The large class of new legislators were at the State Capitol this week to learn the facts of life.
There are many mechanical tasks to master, like using state computers, and ethics training to suggest that everything done on the laptop might be expected to appear in local newspapers.
There are life skills in the Legislature, like how to appear for three minutes to answer roll calls at committee hearings, so that you qualify for that day’s per diem check.
And then there are the reality checks to be cashed.
New members, especially among the newly assertive Republican majority in the House, learn that the major donors did not give money because of a thirst for good government.

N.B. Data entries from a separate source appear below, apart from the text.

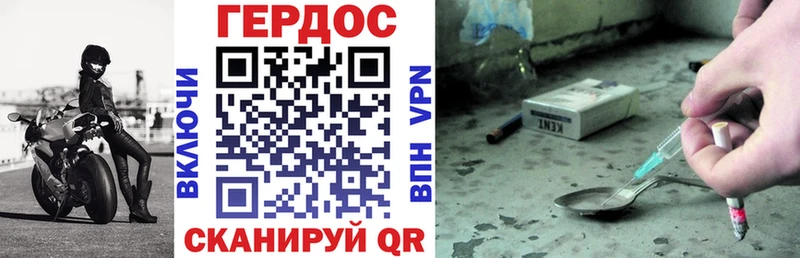 ГЕРОИН Афган  блэк спрут ССЫЛКА  Майкоп 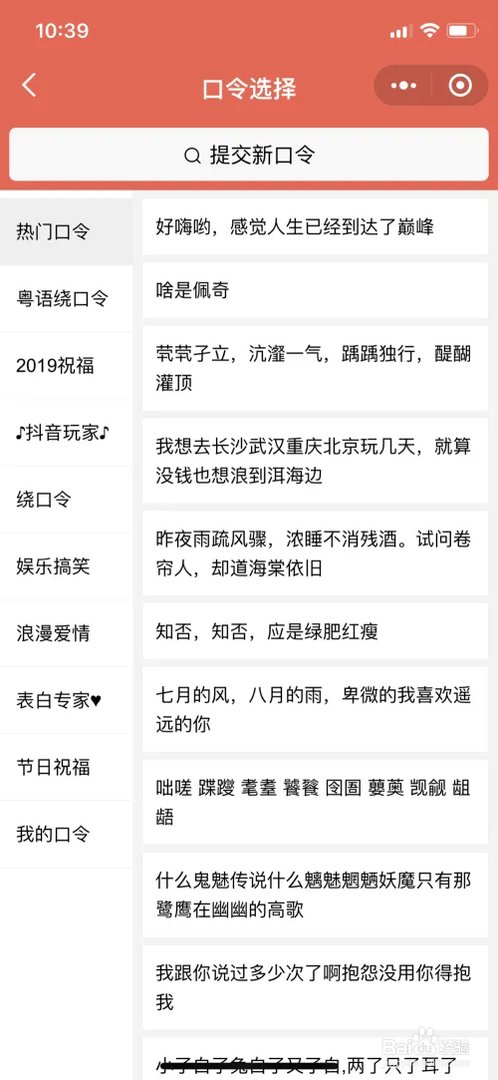 芝麻说说出新功能了...你知道吗？？？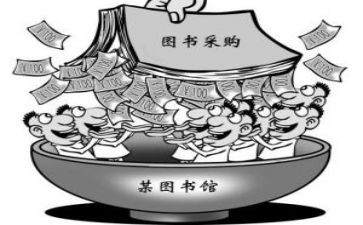 采购年度年度工作计划优秀5篇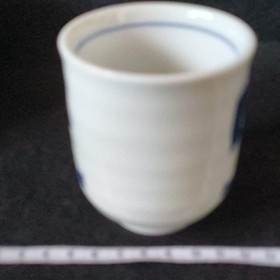 Cotton 2 (1997) SEGA Saturn Japan Exclusive Yunomi Tea Cup SUCCESS Non-Sell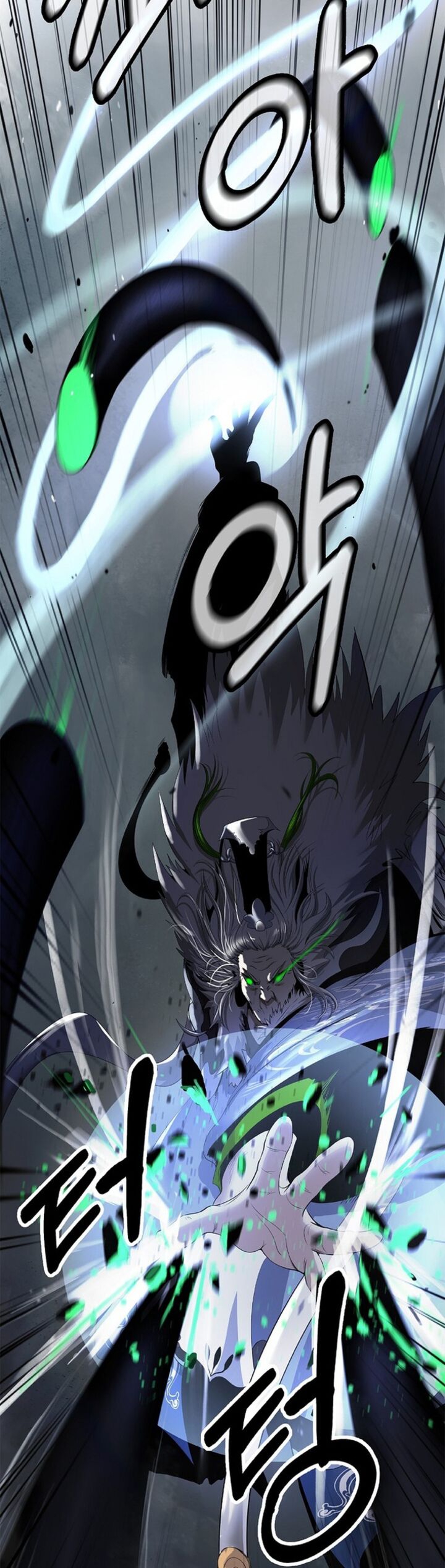 Call Of The Spear 197 21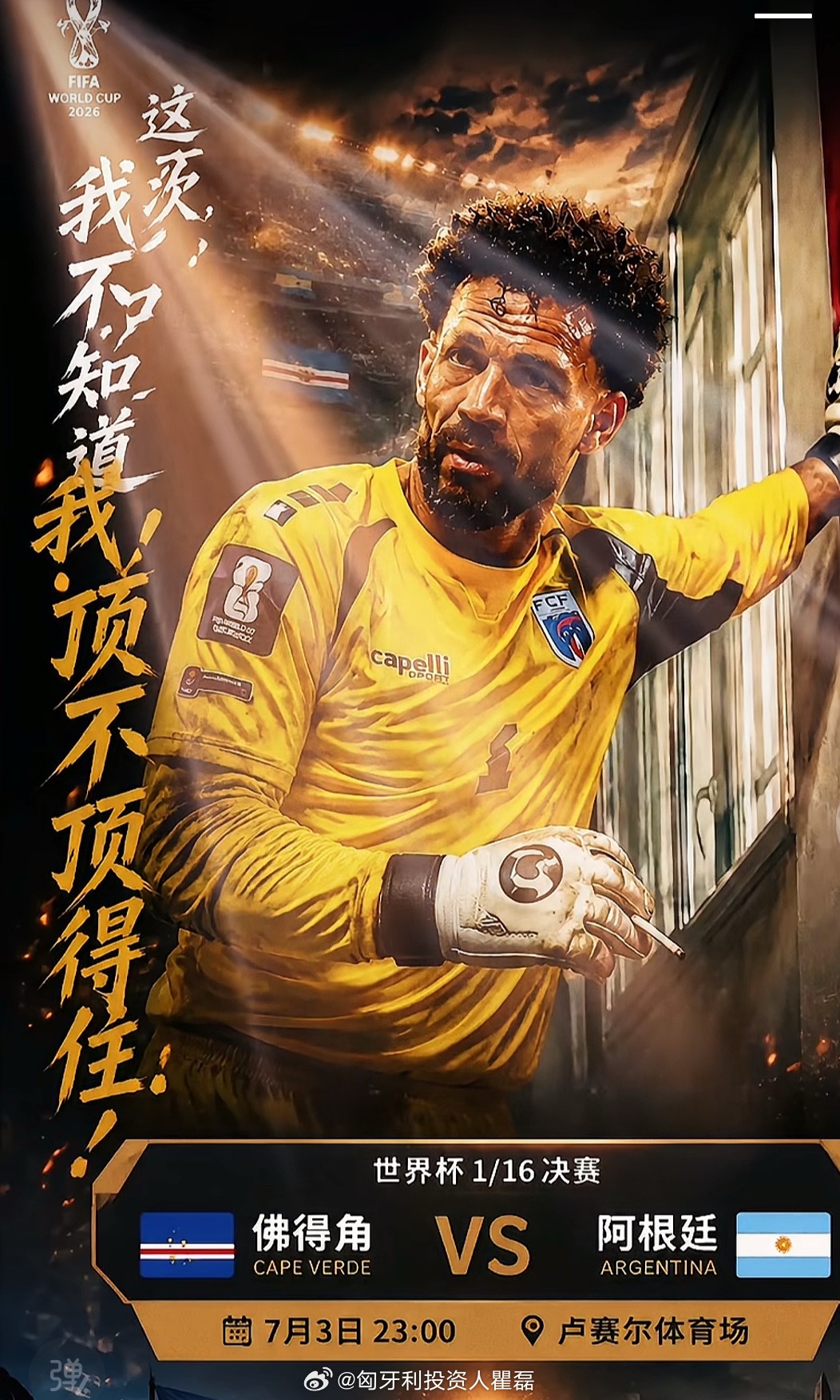 如果他以百万分之一的概率，把梅西给淘汰了，FIFA杀了他的心都有 温州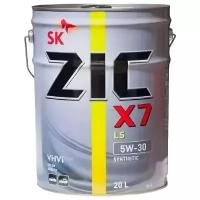 Синтетическое моторное масло ZIC X7 LS 5W-30, 20 л, 1 шт
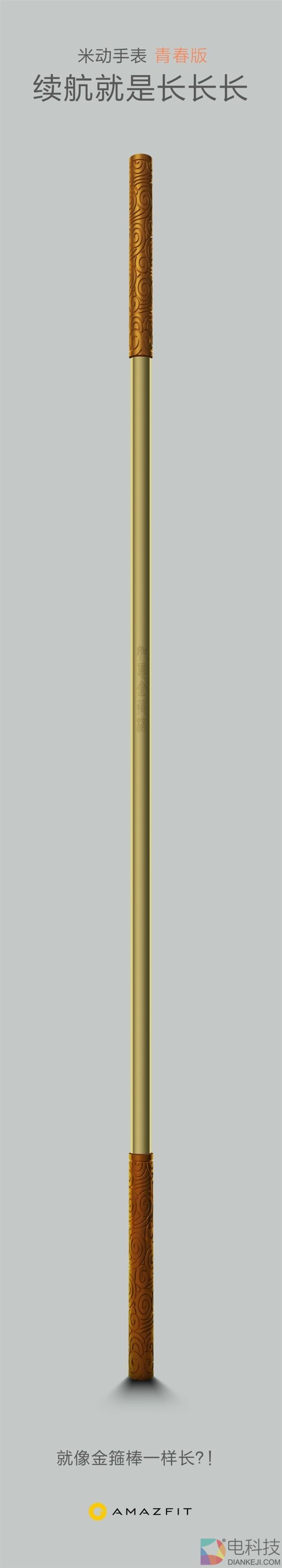 夸张！小米手环同门新品曝光：续航一个月还有电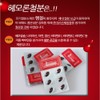 Iron supplement for pregnant women, adolescent iron supplement, approximately 2-month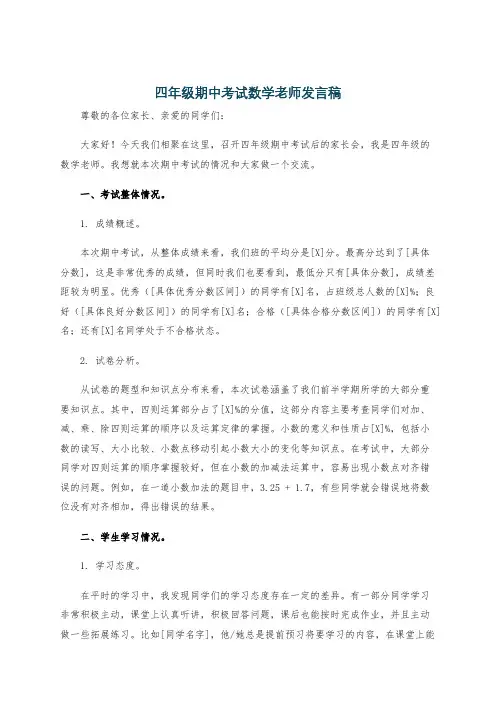 四年级期中考试数学老师发言稿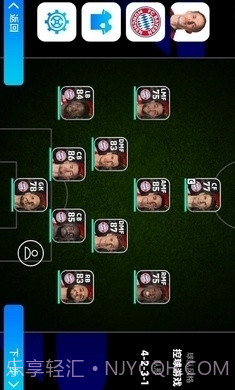 实况足球2024手机版截图4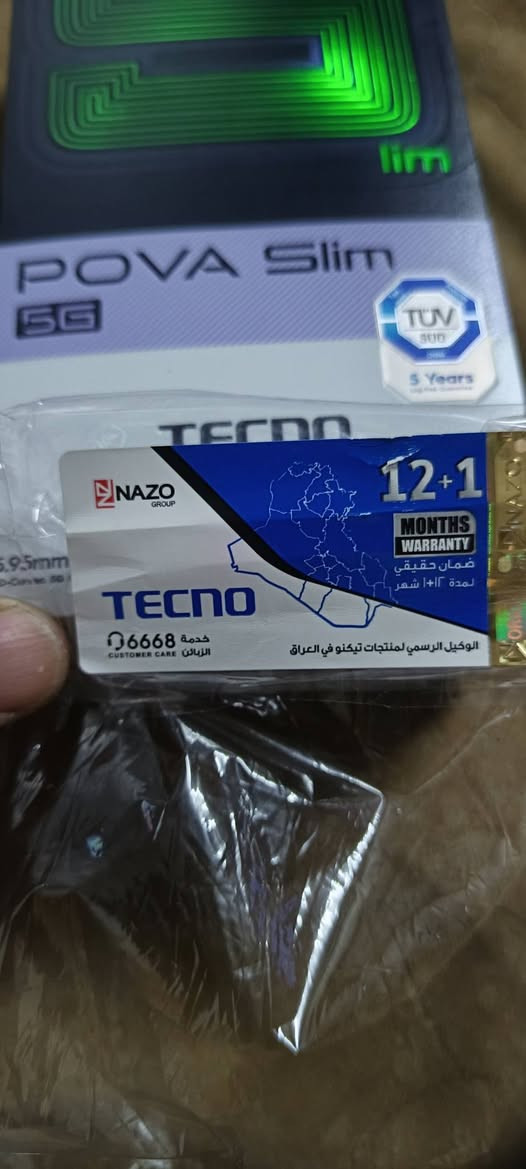 السلام عليكم 
تكنو بوفا سلم جهاز جديد وغراضة كاملة الجهاز بيه شويه عواج بالشاصي ممبين بس اني للأمانة اذكرة السعر 240 بغداد مدينة الصدر موبايل *********** بغداد, العراق
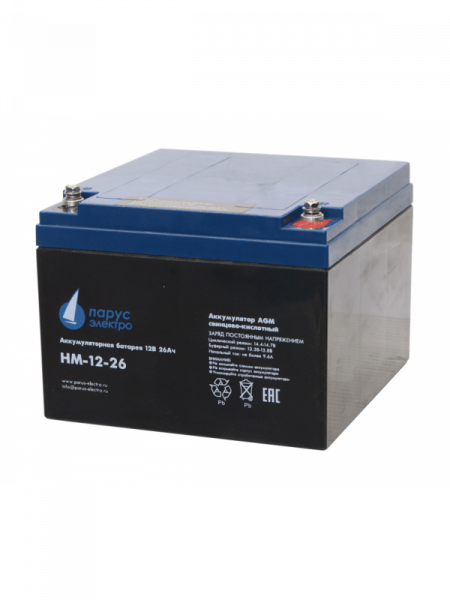 Парус электро HM-12-26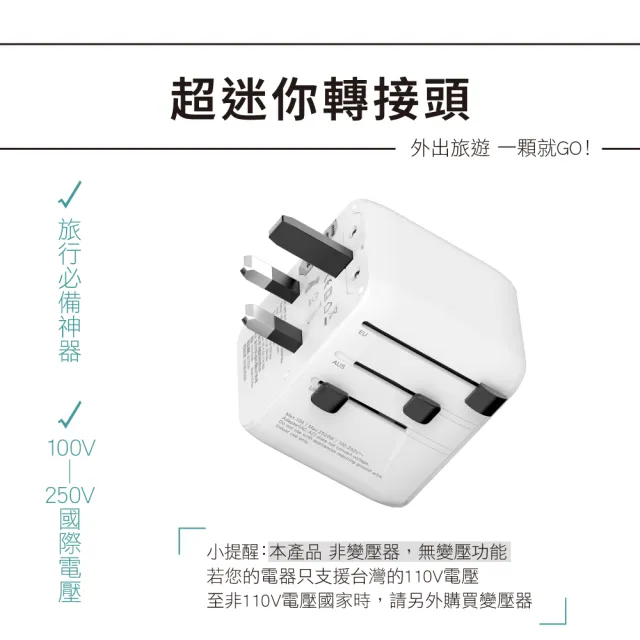 【KINYO】多合一雙插座萬國轉接頭17W(USB+TypeC MPP-3517W)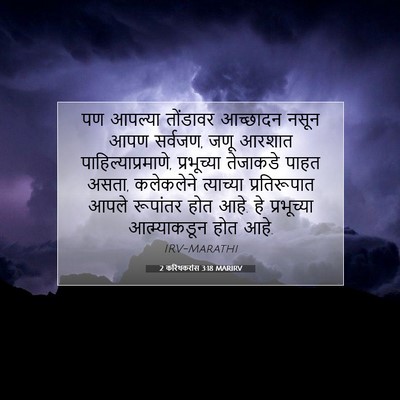 Picture 07 - 2 करिंथकरांस 3:18 MARIRV - पण आपल्या तोंडावर - Bible Verse Picture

Nor, for that matter, were the donors enamored of the intelligence or enthusiasm of a freshman member of the House.
Before the newbies have even cast a first vote, they’re being told how to vote, and most directly.
With a sharp divide in the House caucus over who will be speaker this term — Sherman Mack of Albany and Clay Schexnayder of Gonzales are thought to be the leading candidates — there are already intimations that “the party,” meaning the most right-wing clique of a generally very conservative crowd, will be unhappy if the head of the House is too accommodating with the recklessly liberal Gov. John Bel Edwards.
Nonsense, of course. But that’s one of the life lessons, that there is reality and then there is what happens in the Great Silo of Statesmanship, as Earl K. Long described the State Capitol.
Maybe they’re freshmen, but the newbies probably don’t see the governor as the Devil. And even in places like Jefferson Parish, where the governor won thumpingly in many GOP-held House districts, the newbies are aware of who won the last election.
In many quarters, that minor race at the top of the November ballot is still something of a mystery. At the Louisiana Association of Business and Industry, Stephen Waguespack wrote a postelection column distributed to Louisiana newspapers that talked about the public’s passion against business lawsuits and the wisdom of the new Legislature in seeking to curb them.
That this is a business-lobby passion and not something that motivates the average Louisiana voter may be clearer to green-as-grass freshmen than Capitol veterans like Waguespack — who in almost 775 words did not note that LABI’s endorsed candidate did not win the November governor’s election.
The Duke of Wellington is said to have called Waterloo a damn close-run thing, but even Napoleon knew who lost.
If there is a sense of hothouse flowers blooming this week in the State Capitol, that will pass.
As Waguespack can advise them, in calmer moments, the governor has not gone away, and his political obituary has not been written.
For although Edwards, a Democrat, has a more party-oriented Legislature from the GOP side than any of his predecessors, the fact is that every governor holds a lot of cards to play in the games of legislative life.
He proposes the detailed state budget and controls state departments. He has a bully pulpit, as Theodore Roosevelt described executive leadership. And Louisiana’s governor has a line-item veto that can delete spending items from the budget and much-desired projects from the capital outlay budget if members do not play well with others.
Interest groups like the influential oil and gas industry know that a governor’s decisions are important to their businesses. Stability, not permanent right-wing revolution, may be more important to many more donors than just the ones calling this week on behalf of speaker candidates.
And while the current threats — er, discussions — are about party loyalty, even the freshmen may notice that their districts require services from the state. There will emerge a downside of being all-out insurgents against Edwards, when voters — not in on the jihad against lawsuits — are unhappy that budgets are not passed on time, teacher pay raises don’t come due, roads and bridges don’t get built.
There is only one governor at a time.